Beginning at the line that contains "Which do you think, from", transcribe the remaining lines of the listing exactly; include the final line and omit everything before.

"""

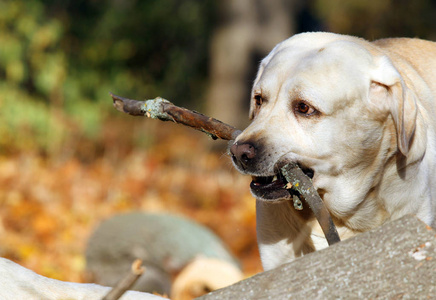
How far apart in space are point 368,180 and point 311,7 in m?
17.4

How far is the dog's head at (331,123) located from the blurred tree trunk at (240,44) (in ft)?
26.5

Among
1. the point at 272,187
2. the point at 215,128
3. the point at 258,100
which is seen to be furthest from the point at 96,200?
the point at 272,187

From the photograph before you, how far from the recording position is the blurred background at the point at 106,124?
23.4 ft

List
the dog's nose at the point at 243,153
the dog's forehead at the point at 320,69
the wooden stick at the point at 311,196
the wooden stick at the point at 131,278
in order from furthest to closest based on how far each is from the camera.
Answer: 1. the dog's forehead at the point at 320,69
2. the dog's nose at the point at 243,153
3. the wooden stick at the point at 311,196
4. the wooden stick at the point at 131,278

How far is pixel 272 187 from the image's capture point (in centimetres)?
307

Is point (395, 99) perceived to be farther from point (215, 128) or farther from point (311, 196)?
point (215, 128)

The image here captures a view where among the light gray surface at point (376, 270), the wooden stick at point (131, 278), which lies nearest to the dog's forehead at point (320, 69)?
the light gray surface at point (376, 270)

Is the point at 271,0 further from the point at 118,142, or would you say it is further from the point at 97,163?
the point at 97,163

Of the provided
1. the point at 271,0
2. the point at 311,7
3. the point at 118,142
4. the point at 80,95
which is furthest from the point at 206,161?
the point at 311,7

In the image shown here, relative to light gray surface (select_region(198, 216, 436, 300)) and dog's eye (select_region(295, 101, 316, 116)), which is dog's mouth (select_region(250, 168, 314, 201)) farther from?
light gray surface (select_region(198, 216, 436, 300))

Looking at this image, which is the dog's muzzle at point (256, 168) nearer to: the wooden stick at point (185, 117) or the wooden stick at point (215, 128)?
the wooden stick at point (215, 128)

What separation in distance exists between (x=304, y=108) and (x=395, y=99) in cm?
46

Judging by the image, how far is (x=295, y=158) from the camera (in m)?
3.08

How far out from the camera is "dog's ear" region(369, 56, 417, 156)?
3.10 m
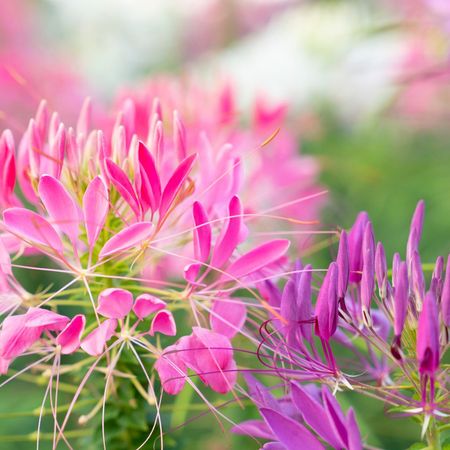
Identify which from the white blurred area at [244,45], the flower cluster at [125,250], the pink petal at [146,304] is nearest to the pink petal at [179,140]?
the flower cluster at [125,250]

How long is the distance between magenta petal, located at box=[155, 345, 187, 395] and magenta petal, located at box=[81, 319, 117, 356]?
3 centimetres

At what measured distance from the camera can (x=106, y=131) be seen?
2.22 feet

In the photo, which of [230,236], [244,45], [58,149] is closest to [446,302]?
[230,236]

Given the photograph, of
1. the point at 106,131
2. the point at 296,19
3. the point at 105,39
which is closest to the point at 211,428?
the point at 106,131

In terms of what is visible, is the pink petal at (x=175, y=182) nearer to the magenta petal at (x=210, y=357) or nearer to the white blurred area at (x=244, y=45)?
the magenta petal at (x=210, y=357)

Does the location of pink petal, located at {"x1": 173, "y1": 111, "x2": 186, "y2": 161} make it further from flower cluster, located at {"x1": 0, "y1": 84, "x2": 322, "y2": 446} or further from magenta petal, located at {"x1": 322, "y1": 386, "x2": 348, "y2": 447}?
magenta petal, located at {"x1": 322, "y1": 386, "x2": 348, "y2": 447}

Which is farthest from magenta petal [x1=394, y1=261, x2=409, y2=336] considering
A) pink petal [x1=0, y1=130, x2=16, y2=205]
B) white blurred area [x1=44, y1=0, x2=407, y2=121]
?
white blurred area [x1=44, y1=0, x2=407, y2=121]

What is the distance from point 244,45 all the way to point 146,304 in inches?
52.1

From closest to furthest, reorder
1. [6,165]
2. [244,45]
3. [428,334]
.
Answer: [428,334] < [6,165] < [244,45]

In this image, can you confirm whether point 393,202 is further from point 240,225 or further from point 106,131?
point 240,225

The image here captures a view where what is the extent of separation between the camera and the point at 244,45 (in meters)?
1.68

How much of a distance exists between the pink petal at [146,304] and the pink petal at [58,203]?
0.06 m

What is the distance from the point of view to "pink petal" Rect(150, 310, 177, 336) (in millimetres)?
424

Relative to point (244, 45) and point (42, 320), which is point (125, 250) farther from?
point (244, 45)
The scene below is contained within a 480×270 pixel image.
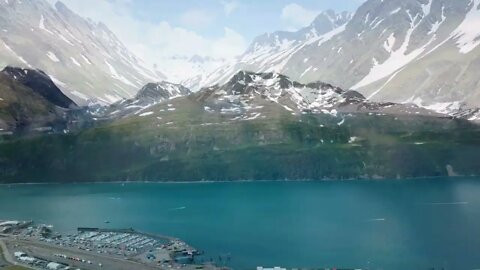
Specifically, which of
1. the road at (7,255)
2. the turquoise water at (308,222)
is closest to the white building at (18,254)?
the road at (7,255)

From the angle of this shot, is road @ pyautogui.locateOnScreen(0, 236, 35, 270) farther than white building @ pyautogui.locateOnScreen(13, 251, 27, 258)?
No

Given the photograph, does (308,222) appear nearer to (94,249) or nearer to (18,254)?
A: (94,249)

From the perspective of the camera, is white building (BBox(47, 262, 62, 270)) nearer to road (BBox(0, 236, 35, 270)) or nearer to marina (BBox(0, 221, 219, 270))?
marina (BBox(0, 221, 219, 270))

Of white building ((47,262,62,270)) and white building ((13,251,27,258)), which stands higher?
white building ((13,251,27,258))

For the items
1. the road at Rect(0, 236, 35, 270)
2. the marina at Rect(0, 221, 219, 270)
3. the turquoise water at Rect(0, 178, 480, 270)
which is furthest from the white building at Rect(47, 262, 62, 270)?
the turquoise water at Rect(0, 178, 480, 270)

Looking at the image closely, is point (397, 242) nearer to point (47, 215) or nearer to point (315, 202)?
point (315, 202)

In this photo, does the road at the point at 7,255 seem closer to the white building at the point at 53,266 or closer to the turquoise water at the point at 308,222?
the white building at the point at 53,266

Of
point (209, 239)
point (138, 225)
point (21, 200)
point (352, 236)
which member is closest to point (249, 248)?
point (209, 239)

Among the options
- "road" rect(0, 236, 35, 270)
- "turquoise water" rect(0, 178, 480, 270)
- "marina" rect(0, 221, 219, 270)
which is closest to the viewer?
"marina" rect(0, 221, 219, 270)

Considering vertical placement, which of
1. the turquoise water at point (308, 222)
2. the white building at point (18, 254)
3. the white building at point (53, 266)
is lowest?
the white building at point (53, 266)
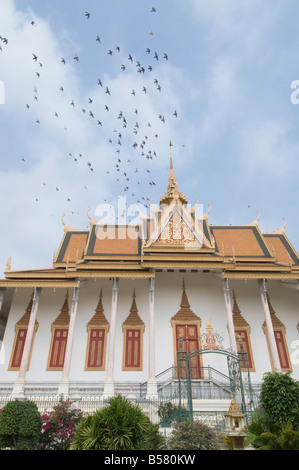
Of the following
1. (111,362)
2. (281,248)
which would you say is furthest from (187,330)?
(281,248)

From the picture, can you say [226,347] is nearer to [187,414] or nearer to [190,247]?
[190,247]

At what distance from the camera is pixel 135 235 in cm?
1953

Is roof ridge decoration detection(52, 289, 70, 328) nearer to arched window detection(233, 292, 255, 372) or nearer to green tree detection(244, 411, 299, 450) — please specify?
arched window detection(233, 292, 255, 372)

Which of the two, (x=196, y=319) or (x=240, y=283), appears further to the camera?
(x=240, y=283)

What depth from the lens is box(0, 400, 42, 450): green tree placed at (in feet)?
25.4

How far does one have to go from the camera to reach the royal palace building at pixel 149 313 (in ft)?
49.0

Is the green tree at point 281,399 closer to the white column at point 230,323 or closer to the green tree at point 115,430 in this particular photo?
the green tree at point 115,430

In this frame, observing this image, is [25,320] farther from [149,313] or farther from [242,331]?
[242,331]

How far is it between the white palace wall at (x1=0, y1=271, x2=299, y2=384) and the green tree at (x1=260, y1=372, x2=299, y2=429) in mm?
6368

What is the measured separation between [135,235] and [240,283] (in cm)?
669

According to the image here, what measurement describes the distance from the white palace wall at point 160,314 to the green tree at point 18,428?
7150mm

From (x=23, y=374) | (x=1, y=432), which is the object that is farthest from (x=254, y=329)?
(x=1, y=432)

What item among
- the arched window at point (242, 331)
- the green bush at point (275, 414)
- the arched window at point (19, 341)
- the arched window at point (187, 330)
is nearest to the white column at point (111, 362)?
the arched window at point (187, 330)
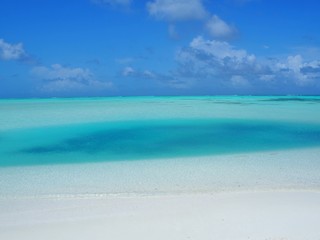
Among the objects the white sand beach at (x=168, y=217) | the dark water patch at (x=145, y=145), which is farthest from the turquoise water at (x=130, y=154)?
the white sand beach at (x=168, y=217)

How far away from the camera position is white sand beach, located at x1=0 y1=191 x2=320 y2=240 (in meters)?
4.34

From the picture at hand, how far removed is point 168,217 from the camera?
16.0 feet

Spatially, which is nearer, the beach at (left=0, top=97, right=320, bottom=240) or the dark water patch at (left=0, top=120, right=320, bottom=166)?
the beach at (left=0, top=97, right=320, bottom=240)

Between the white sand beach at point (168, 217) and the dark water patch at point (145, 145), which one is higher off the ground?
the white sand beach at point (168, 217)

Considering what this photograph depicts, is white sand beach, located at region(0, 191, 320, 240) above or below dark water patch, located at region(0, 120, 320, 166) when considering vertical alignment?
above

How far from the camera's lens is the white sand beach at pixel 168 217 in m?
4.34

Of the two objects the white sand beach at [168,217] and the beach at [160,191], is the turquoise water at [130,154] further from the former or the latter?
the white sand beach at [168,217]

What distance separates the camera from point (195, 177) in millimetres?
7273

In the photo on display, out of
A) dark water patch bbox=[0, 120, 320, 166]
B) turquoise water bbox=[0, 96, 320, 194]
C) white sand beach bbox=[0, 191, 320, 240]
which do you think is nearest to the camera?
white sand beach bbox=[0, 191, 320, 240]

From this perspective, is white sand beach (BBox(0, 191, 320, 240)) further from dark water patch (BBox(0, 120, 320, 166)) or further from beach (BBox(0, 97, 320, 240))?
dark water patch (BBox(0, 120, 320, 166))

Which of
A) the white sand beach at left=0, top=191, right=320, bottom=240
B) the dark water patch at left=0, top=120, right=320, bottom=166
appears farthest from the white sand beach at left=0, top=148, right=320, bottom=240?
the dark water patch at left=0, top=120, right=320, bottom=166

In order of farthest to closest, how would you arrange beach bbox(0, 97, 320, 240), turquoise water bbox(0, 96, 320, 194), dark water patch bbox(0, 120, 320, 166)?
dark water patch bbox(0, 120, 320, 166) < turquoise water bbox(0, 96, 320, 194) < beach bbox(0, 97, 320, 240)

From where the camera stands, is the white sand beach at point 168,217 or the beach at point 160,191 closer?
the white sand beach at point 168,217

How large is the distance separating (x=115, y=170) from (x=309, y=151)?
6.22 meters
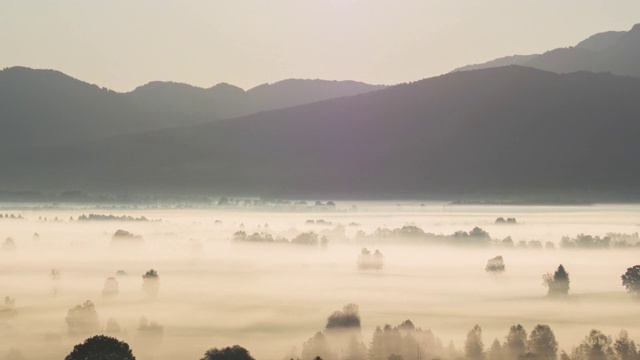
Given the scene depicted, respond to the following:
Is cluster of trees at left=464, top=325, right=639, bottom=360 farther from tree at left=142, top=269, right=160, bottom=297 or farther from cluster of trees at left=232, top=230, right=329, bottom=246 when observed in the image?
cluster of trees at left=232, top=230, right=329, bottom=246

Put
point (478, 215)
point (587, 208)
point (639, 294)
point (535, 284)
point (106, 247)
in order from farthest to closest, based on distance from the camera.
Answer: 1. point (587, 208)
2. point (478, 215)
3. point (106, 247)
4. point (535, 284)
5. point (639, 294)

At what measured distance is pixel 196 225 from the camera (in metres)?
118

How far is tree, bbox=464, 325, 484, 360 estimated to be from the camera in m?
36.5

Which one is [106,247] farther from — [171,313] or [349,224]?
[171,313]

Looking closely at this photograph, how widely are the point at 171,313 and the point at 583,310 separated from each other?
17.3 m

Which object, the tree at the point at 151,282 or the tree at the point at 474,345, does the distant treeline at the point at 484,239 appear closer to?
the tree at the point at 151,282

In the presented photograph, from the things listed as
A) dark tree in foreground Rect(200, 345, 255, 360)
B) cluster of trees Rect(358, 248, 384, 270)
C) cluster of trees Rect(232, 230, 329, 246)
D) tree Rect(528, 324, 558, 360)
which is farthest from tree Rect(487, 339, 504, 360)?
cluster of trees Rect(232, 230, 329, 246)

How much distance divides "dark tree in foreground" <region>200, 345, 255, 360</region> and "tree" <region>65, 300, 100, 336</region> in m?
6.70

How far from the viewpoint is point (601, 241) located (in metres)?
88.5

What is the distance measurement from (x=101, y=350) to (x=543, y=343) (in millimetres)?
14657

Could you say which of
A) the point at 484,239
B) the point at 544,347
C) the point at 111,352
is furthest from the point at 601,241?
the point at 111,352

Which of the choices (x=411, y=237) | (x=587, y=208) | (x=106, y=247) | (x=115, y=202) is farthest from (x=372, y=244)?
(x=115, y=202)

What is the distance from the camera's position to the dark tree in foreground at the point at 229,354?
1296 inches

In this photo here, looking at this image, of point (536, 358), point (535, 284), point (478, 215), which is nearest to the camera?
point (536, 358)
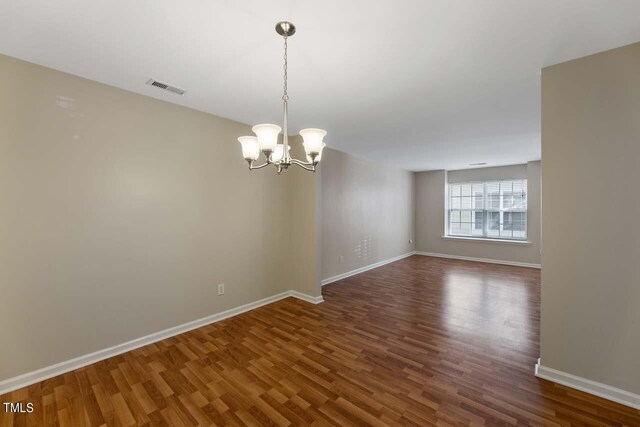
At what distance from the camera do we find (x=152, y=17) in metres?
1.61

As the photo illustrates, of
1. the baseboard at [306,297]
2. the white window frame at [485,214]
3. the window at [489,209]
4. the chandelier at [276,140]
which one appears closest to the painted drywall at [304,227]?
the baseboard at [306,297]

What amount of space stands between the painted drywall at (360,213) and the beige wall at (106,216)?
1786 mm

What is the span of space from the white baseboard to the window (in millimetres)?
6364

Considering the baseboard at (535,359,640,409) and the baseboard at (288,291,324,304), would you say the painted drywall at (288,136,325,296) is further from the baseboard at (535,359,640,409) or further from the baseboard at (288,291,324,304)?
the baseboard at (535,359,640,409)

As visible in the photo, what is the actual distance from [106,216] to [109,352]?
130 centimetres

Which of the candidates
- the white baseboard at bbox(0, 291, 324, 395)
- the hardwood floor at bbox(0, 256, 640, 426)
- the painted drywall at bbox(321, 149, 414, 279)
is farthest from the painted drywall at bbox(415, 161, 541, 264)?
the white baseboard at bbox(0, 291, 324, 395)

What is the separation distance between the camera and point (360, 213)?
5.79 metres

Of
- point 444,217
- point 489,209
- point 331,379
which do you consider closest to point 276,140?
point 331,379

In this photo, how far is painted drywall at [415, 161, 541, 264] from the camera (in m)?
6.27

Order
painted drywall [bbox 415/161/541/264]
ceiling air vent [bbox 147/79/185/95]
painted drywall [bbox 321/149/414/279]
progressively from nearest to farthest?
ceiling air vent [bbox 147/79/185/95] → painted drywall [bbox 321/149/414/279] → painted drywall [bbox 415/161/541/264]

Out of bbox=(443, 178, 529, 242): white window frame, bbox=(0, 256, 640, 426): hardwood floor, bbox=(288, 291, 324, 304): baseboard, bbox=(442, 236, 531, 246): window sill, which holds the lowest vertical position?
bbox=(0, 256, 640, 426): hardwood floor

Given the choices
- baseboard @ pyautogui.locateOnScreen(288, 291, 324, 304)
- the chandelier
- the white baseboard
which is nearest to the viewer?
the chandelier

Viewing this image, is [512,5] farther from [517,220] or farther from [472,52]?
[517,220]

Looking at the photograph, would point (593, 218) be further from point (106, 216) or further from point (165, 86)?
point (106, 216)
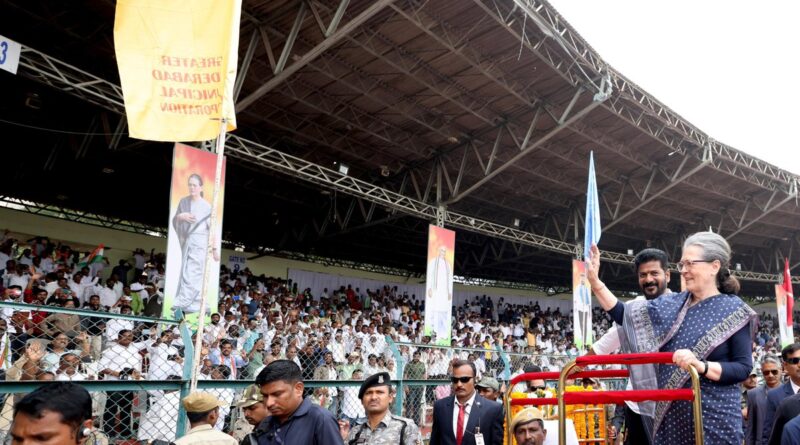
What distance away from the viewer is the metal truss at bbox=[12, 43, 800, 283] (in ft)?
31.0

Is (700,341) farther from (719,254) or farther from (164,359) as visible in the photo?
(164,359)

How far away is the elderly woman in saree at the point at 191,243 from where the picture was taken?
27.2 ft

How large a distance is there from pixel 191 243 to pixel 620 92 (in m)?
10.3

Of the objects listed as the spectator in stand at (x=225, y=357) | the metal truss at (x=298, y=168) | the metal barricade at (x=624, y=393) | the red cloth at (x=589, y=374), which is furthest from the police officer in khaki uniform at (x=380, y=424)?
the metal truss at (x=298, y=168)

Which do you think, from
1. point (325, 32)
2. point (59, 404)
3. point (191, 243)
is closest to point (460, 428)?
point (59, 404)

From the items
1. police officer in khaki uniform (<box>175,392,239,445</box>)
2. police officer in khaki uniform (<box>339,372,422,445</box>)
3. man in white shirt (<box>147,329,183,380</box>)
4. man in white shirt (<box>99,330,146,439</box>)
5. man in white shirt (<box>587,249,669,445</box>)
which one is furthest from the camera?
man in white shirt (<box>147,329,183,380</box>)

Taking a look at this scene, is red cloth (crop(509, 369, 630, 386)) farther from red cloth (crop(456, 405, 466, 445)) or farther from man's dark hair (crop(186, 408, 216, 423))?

"""

### The reply
Which do you think, from
1. point (325, 32)
2. point (59, 404)
3. point (191, 243)
is closest to point (460, 428)?
point (59, 404)

From the items
1. police officer in khaki uniform (<box>175,392,239,445</box>)
2. police officer in khaki uniform (<box>339,372,422,445</box>)
3. man in white shirt (<box>147,329,183,380</box>)
4. man in white shirt (<box>99,330,146,439</box>)
5. man in white shirt (<box>587,249,669,445</box>)
which one is furthest from the camera?
man in white shirt (<box>147,329,183,380</box>)

Taking a look at this scene, is red cloth (crop(509, 369, 630, 386)) farther from red cloth (crop(456, 405, 466, 445)) or farther from man's dark hair (crop(186, 408, 216, 423))?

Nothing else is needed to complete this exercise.